One consequence of this renaissance is that, in addition to reading intensively about interesting and important questions, many younger scholars are both encouraged and find it to their advantage to acquire the tools -- be they qualitative, quantitative, formal, or whatever -- to more rigorously theorize and analyze those questions. Moreover, external funding sources, such as NSF's Mid-Career Training Grants, encourage such intellectual development. Another result is that scholars in other areas of the discipline -- including students of Congress and legislative politics, international relations, and comparative politics, to name just a few -- are once again beginning to take seriously work done in public law. Finally, this renaissance has at least in part fueled the demand for political scientists on law faculties, as the latter's appreciation of rigorous empirical work related to the law has grown.
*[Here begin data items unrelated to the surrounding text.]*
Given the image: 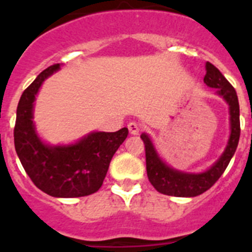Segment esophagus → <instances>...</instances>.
Here are the masks:
<instances>
[{
  "label": "esophagus",
  "instance_id": "obj_1",
  "mask_svg": "<svg viewBox=\"0 0 252 252\" xmlns=\"http://www.w3.org/2000/svg\"><path fill=\"white\" fill-rule=\"evenodd\" d=\"M128 130H130V132L132 133V135H139L140 133V125L136 124V122H130V124L127 125Z\"/></svg>",
  "mask_w": 252,
  "mask_h": 252
}]
</instances>
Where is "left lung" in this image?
Instances as JSON below:
<instances>
[{
  "label": "left lung",
  "mask_w": 252,
  "mask_h": 252,
  "mask_svg": "<svg viewBox=\"0 0 252 252\" xmlns=\"http://www.w3.org/2000/svg\"><path fill=\"white\" fill-rule=\"evenodd\" d=\"M204 83L209 88H215L216 94L222 97L228 104L230 115V136L221 154L212 165L201 173H188L171 168L158 154L155 145L148 133H141L145 144L146 171L153 187L159 193L174 197H197L208 190L220 179L232 159L240 139V106L236 91L220 70L209 62L206 63Z\"/></svg>",
  "instance_id": "left-lung-1"
}]
</instances>
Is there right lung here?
<instances>
[{"label":"right lung","mask_w":252,"mask_h":252,"mask_svg":"<svg viewBox=\"0 0 252 252\" xmlns=\"http://www.w3.org/2000/svg\"><path fill=\"white\" fill-rule=\"evenodd\" d=\"M62 64L46 68L24 91L13 130L15 149L32 183L57 198L84 197L101 188L112 157L127 137V127L116 132L93 131L74 144L50 145L41 140L34 124V102L43 86Z\"/></svg>","instance_id":"1"}]
</instances>
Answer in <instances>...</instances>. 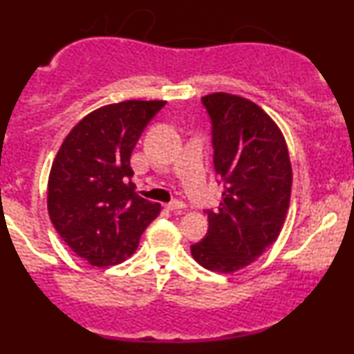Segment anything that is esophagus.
I'll return each mask as SVG.
<instances>
[{"label": "esophagus", "mask_w": 354, "mask_h": 354, "mask_svg": "<svg viewBox=\"0 0 354 354\" xmlns=\"http://www.w3.org/2000/svg\"><path fill=\"white\" fill-rule=\"evenodd\" d=\"M185 208H186V205L183 201H171L166 205V209H169V211H183Z\"/></svg>", "instance_id": "obj_1"}]
</instances>
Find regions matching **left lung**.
<instances>
[{"label":"left lung","instance_id":"left-lung-1","mask_svg":"<svg viewBox=\"0 0 354 354\" xmlns=\"http://www.w3.org/2000/svg\"><path fill=\"white\" fill-rule=\"evenodd\" d=\"M213 124L214 171L223 183L208 233L191 246L203 268L234 273L278 239L290 208V153L281 129L253 101L230 93L201 98Z\"/></svg>","mask_w":354,"mask_h":354}]
</instances>
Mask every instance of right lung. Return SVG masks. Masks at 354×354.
Returning a JSON list of instances; mask_svg holds the SVG:
<instances>
[{
  "label": "right lung",
  "instance_id": "add662e5",
  "mask_svg": "<svg viewBox=\"0 0 354 354\" xmlns=\"http://www.w3.org/2000/svg\"><path fill=\"white\" fill-rule=\"evenodd\" d=\"M166 101L129 100L95 109L64 138L48 178V213L63 241L106 268L136 251L160 203L136 193L129 165L143 129Z\"/></svg>",
  "mask_w": 354,
  "mask_h": 354
}]
</instances>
The failures of the scientization of discourse are the same as those of the scientization of newspaper writing as objective journalism and of politics as polling. The point is not to have or cultivate opinions or beliefs but simply to respond to reports of the beliefs of others. This pseudo-autistic intellectualism- the idealism of the observer who pretends he does not exist- is just moral passivity in the guise of moral superiority.
The formal structural of law is predicated on the existence of bias. More than that it is predicated on active and engaged bias Science seems to be practiced more and more by those who take it on faith that their own objectivity is unquestionable and their sensibilities irrelevent. Such people refuse to engage either the vulgarity or the obligations democracy.
As a group they are also among the most arrogant- most purblind and intellectually empty- people I have ever met.